まだ泣いていたティセとメロディをなだめる為にゼファー先生が言った『フトンがふっとんだ』のダジャレ(?)で仲裁された
とでも言っておく……次いでとばかりに学食中、水を打ったように静かになった事も合わせて…。
「二人とも、これから帰るのか?」「あ、フィム先生、今まで何やってたんですか? 親睦会にも出ないで」と二人に声をかけて
来た若い教師に向かって抗議するように返事するパティ。
「まあ、ランディ先生と装置の最終調整を、ね」と答えるフィム先生。
「ふぅ〜ん…で、それが終わったから『従妹』を迎えに来たってわけぇ」と笑いながらからかうパティ。
「…ぱ、パティちゃん…」…真っ赤になって呟くシーラ…。
「…パティくん…」何とも言い難い表情で呟くフィム先生…。
そんな二人をムシするかの様に「また、あしたねぇ〜」と言い残し、さっさと帰宅してしまうパティ…。
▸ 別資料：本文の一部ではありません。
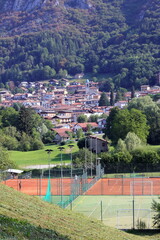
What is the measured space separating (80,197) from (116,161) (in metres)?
15.1

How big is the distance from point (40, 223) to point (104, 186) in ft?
76.2

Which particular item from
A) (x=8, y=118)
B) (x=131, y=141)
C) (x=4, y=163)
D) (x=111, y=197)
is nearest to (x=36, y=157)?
(x=131, y=141)

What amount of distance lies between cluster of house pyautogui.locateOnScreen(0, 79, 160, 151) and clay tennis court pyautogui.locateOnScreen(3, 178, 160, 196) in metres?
73.5

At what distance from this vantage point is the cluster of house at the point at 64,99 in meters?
130

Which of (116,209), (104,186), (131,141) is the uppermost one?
(116,209)

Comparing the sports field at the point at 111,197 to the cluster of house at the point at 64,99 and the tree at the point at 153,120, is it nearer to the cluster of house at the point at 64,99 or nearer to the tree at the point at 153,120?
the tree at the point at 153,120

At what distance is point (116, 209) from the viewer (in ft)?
96.2

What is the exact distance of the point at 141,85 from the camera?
548ft

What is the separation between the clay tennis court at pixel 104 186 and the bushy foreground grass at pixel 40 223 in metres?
13.6

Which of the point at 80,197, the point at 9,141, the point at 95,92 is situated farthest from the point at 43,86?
the point at 80,197

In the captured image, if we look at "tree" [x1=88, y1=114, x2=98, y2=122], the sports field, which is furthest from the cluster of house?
the sports field

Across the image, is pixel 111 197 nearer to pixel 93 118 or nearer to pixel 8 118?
pixel 8 118

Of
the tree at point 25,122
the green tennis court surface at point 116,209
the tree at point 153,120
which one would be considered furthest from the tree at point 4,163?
the tree at point 25,122

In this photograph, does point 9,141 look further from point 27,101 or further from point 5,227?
point 27,101
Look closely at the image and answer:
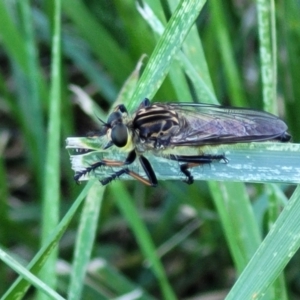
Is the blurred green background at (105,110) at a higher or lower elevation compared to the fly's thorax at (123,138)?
higher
「…はあ…パティくんには、かなわないなぁ…それじゃあ、シーラくん、帰るとしますか」「はい、先生」
・・・・・・・・・・・・・・・・・・・・・・・・・・・・・・・・・・・・・・・
「で、シーラくん、親睦会はどうだった?」と助手席に座っているシーラ−今、フィム先生の車で帰宅中−に声をかける。
しかし…。
「…一昨日、約束しなかった…?」と少し怒った声−それもジト目付き−が返って来る…。
「あ…ごめん、シーラ」と慌てて呼びかけ直す…。
「もう…次から気をつけてね、フィムくん」と拗ねた声で返事する…。
…少し詳しく説明すると…二人−シーラ・シェフィールドとフィムリード・フローティリス(フィムというのは愛称である)−は
5歳違いの従兄妹同士である。
更にフィムは初等部に通っていた頃から彼女の家に下宿していたのだ…だからこそ、車で一緒に帰宅しているのだが…。
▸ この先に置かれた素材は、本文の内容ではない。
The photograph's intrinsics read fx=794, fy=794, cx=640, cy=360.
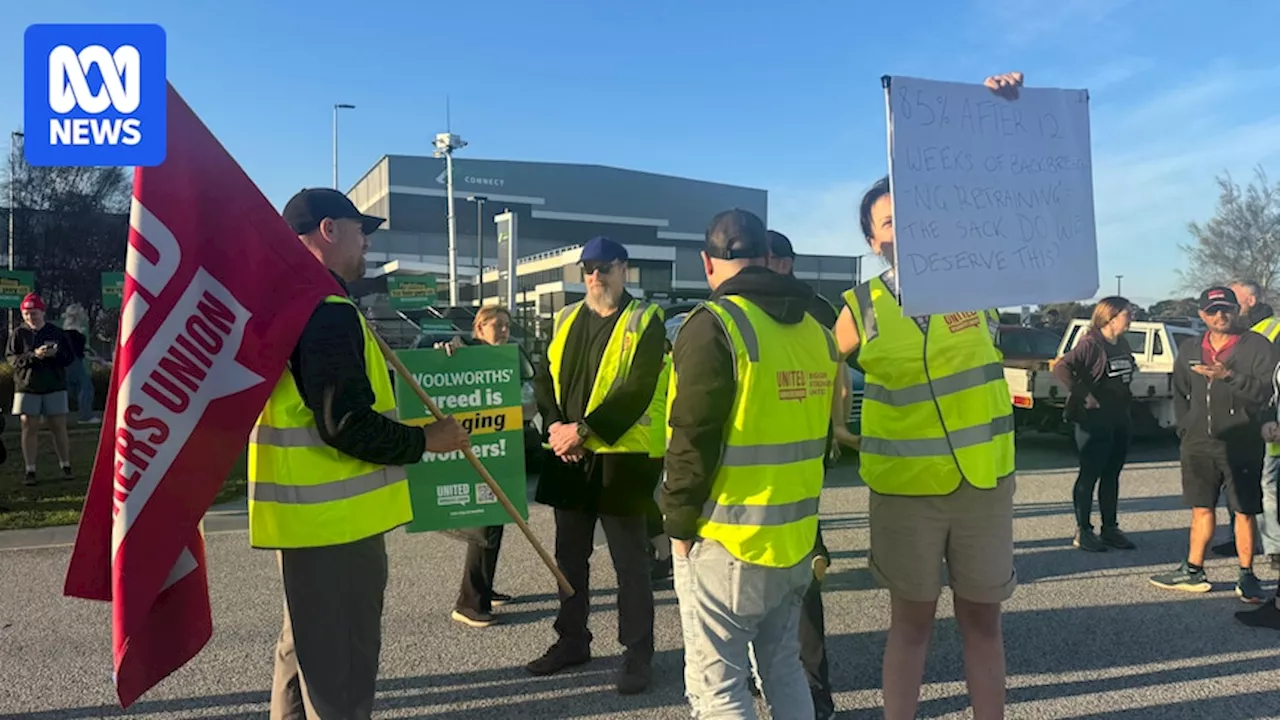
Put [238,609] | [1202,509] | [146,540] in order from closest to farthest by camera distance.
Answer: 1. [146,540]
2. [238,609]
3. [1202,509]

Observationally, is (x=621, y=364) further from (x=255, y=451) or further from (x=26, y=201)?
(x=26, y=201)

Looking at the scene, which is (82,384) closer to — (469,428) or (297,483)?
(469,428)

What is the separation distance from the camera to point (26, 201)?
24203mm

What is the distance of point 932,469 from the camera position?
261 centimetres

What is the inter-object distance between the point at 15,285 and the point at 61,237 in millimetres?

ちなみに…さっきの『約束』というのは、新任の教師となったフィムに対し、
『お仕事が終わったら『シーラくん』じゃなくて『シーラ』って呼んでね。それと私も『フィムくん』と呼ぶから』
というもの−それも指切り付き−である…。
「はいはい…で、どうだったの、親睦会は?」とさっきと同じ質問をする。
「うん、いろんな人とお友達になれたし、結構楽しかったわ…アレフくんは除くけど…」
「また、言い寄られたか…」「うん…思わず『婚約者がいます』って言いそうになっちゃった」と小さく舌を出す…。
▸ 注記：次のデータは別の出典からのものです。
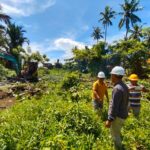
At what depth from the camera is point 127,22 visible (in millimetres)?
65375

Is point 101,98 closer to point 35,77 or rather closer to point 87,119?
point 87,119

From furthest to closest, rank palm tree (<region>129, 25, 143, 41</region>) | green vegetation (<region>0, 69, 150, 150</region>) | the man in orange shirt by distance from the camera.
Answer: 1. palm tree (<region>129, 25, 143, 41</region>)
2. the man in orange shirt
3. green vegetation (<region>0, 69, 150, 150</region>)

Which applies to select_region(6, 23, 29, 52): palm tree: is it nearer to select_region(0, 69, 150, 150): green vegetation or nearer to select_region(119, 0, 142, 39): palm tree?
select_region(119, 0, 142, 39): palm tree

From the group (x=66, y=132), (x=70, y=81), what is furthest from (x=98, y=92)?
(x=70, y=81)

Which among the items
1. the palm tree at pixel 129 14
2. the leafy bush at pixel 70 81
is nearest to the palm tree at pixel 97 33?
the palm tree at pixel 129 14

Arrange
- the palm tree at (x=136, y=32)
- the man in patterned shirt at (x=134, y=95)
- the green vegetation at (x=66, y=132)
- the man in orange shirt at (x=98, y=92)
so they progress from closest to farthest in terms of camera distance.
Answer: the green vegetation at (x=66, y=132) < the man in patterned shirt at (x=134, y=95) < the man in orange shirt at (x=98, y=92) < the palm tree at (x=136, y=32)

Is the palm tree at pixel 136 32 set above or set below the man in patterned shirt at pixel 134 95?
above

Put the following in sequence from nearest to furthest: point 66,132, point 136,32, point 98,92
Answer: point 66,132 → point 98,92 → point 136,32

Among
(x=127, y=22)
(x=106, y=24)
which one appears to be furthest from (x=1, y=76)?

「おいおい…」「でも、事実でしょ?」と嬉しそうに微笑む…。
「そりゃあ…そうだけどね…」と苦笑いするフィム…。
…二人が婚約している理由は…フィムの心が一人娘から別な女子生徒に動かされるのではないかという両親の余計な心配からで…
彼が教師になる『条件』として半ば突き付けられたものである……最も…。
「…でも、嬉しかった…だってね、私…」と言ったきり、黙って彼の横顔を見詰める…。
「はは、叔父さんや叔母さんには頭が上がらないからなぁ…オレも…」とフィム…。
「くす、そうね…でも、まさか『あのこと』が見られていたなんて…ね」と急に顔を赤くしてもじもじする…。
「だな…でも、間違ってもオレ達が婚約してるってコトは…」「うん、わかってる、私が大学卒業するまでは…みんなに内緒ね」
と何か楽しいイタズラを思いついた様な顔で微笑むシーラであった…。